[Start of Attachment]

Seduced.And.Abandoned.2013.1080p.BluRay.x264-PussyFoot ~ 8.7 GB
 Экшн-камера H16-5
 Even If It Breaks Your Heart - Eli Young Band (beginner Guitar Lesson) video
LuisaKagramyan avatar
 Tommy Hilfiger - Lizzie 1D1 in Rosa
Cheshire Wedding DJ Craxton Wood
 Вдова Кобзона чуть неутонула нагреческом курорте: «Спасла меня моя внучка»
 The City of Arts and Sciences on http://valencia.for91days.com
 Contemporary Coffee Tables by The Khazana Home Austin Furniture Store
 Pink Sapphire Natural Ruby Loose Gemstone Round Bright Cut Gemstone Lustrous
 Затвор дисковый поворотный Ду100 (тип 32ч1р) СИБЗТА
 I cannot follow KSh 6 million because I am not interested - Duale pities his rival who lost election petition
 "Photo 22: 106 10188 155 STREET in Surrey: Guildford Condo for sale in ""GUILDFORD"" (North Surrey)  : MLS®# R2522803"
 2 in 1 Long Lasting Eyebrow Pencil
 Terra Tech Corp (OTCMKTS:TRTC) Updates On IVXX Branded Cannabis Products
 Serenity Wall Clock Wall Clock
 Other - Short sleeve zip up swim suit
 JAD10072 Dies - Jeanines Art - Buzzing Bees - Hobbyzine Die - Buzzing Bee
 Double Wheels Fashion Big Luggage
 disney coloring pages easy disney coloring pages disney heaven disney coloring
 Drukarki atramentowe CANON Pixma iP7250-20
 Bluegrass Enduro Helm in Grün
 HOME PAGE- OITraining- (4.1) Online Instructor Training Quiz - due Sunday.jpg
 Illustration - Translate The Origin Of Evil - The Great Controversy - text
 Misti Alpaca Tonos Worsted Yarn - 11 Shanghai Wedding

[End of Attachment]

**EXERCISE DESCRIPTION:** Answer with nothing but the count of lines in the entries that hold the word "Wedding".

**ANSWER TO THIS TASK:** 2